Toute la morale d’Hermas est une morale d’action, mais non pas de violence. Pour Hermas, la foi ne suffit pas ; elle doit être renforcée, perfectionnée par les œuvres, et l’on est proche ici de l’esprit de l’Épître de Jacques. Les vertus et les vices sont donc à vivre pour les premières, à rejeter pour les seconds, ce qui nous impose d’en faire une liste rapide :
- « Quels sont (…) les vices dont il nous faut s’abstenir ? (…) l’adultère, la fornication, les excès de boisson, la mollesse coupable, les festins multipliés, le luxe que permet la richesse, l’ostentation, l’orgueil, la jactance, le mensonge, la médisance, l’hypocrisie, la rancune et tout méchant propos. Voilà de loin les plus mauvaises actions dans la vie des hommes (…) Et beaucoup, dit-il, dont le serviteur de Dieu doit s’abstenir : le vol, le mensonge, la spoliation, le faux témoignage, la cupidité, la passion mauvaise, la tromperie, la vaine gloire, la vantardise et tous les vices semblables. » (Past. 38, 3-5).
- « Écoute (…) les œuvres du bien qu’il te faut accomplir et non éviter. (…) La foi, la crainte du Seigneur, la charité, la concorde, la parole de justice, la vérité, la résignation (…) Assister les veuves, visiter les orphelins et les indigents, racheter de l’esclavage les serviteurs de Dieu, être hospitalier (…), ne s’opposer à personne, être calme, se faire l’inférieur de tout le monde, honorer les vieillards, pratiquer la justice, garder la fraternité, supporter la violence, être patient, n’avoir pas de rancune, consoler les âmes affligées, ne pas rejeter ceux qui sont inquiets dans leur foi (…) et autres actions semblables. » (Past. 38, 8-10).
- « Si tu veux faire le mal, crains le Seigneur, et tu ne le feras pas. » (Past. 37, 4) ;
« Abstiens-toi du mal et ne le fais pas, mais ne t’abstiens pas du bien. » (Past. 38, 2) ;
« Celui qui détient l’Esprit venant d’en haut, est doux, calme, modeste ; il s’abstient de tout mal. » (Past. 43, 8) …
- « Crains, dit-il, le Seigneur, et garde ses commandements. En gardant les commandements de Dieu, tu seras fort en toute action… » (Past. 37, 1).
- « Crains Dieu et observe ses commandements, car c'est là tout l'homme » (Qo 12, 13) ?
- « Vous, vous avez rejeté votre mollesse et la force vous est revenue et vous vous êtes affermis dans la foi.

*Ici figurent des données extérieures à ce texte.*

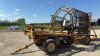 TUBE-LINE 500A bale wrapper s/n97142 - 9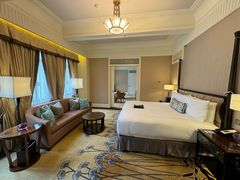 -上海和平饭店 Fairmont Peace Hotel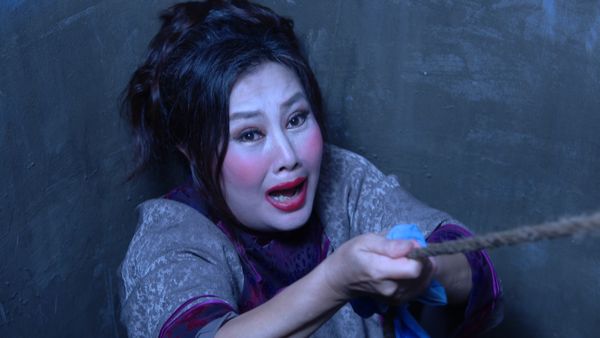 ▲楊凱淇母女斷聯30年。（圖／翻攝自楊凱淇臉書）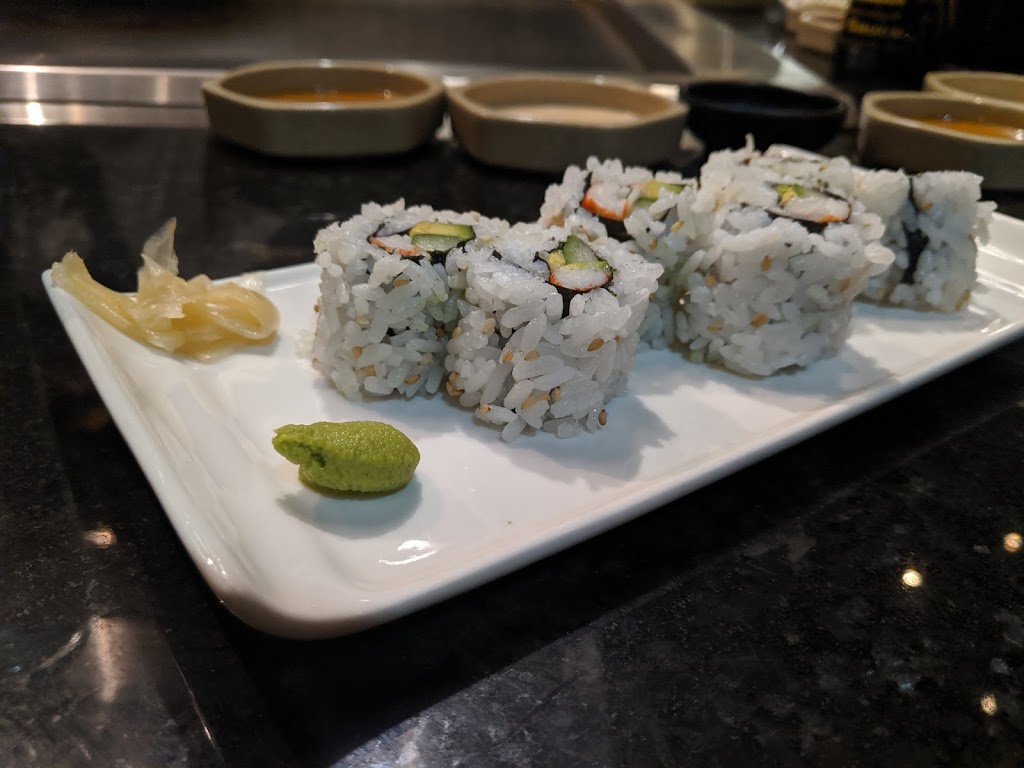 Hibachi Restaurant | 105 Cross Ave, Oakville, ON L6J, Canada, Canada | Phone: (905) 844-3888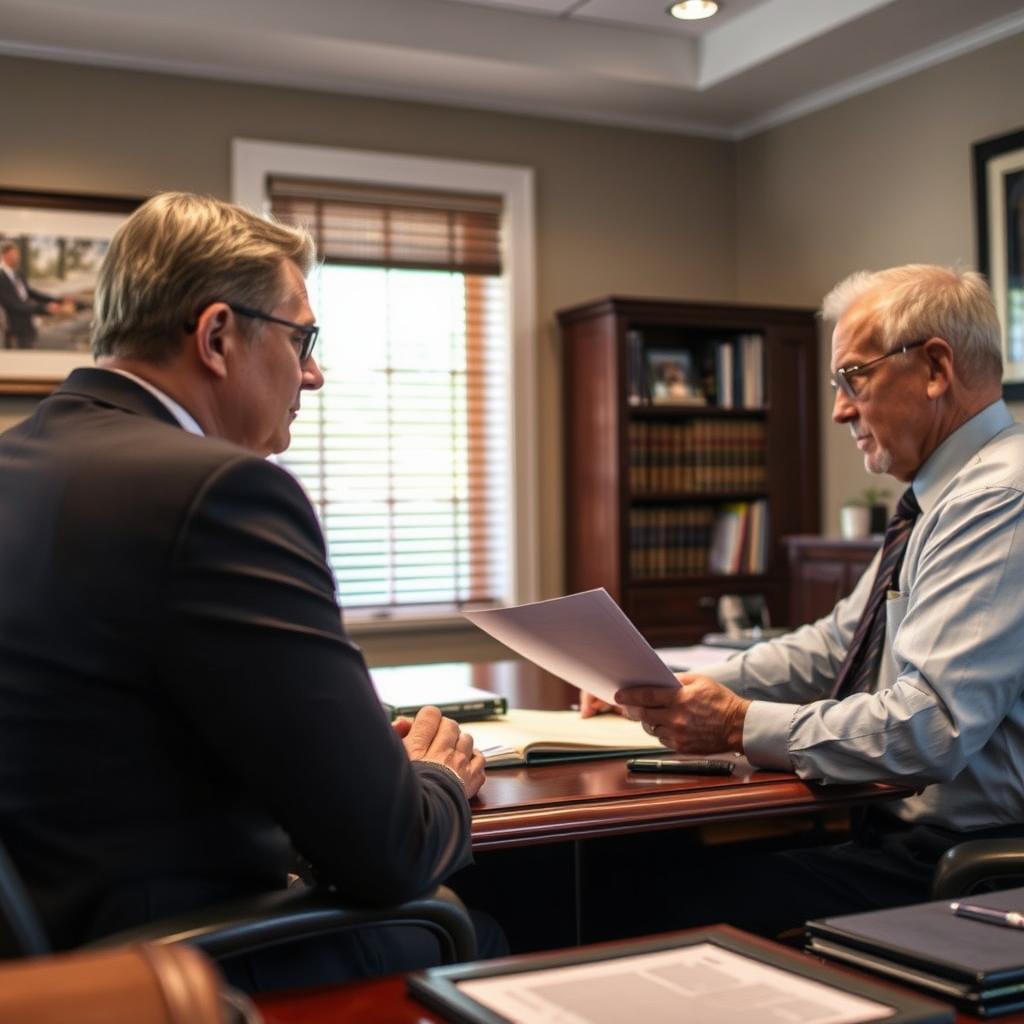 False ID Lawyer Clarke County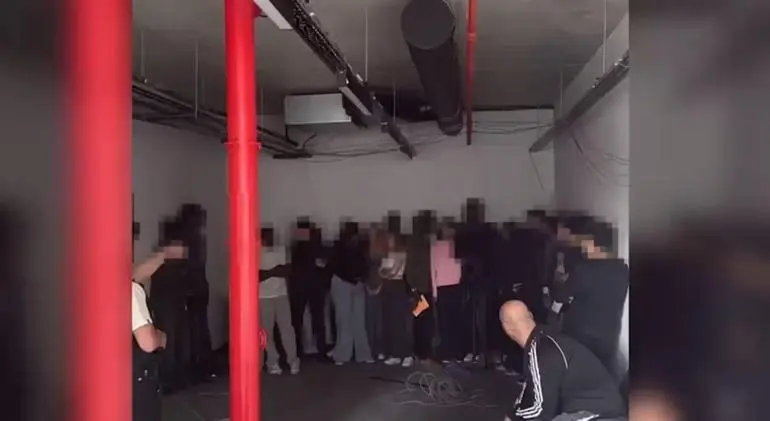 22 ilde siber suç operasyonları: 137 tutuklama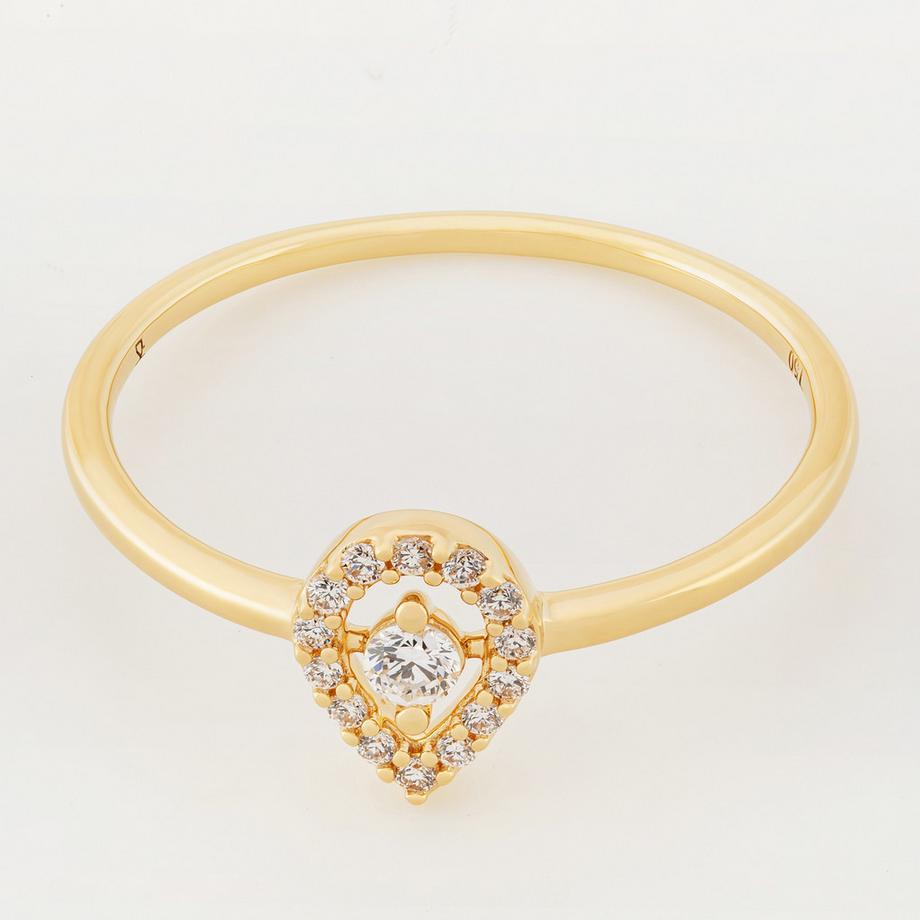L' Atelier Gold 18 Karat by Manor  Bague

Et voyant votre force, le Seigneur s’est réjoui ; c’est pourquoi il vous a montré la construction de la tour et il vous fera d’autres révélations, si du fond du cœur vous faites la paix entre vous. » (Past. 20, 3).
- « Soit patient, dit-il, et prudent, et tu triompheras de toutes les turpitudes et tu réaliseras toute justice. » (Past. 33, 1) ;
« Écoute, dit-il, quels sont les effets de la colère, comment elle est mauvaise, comment par sa puissance elle pervertit les serviteurs de Dieu, comment elle les détourne de la justice. » (Past. 34, 1) ;
« Il y a deux anges avec l’homme : l’un de justice, l’autre du mal. (…) L’ange de justice est délicat, modeste, doux, calme. » (Past. 36, 1 & 3).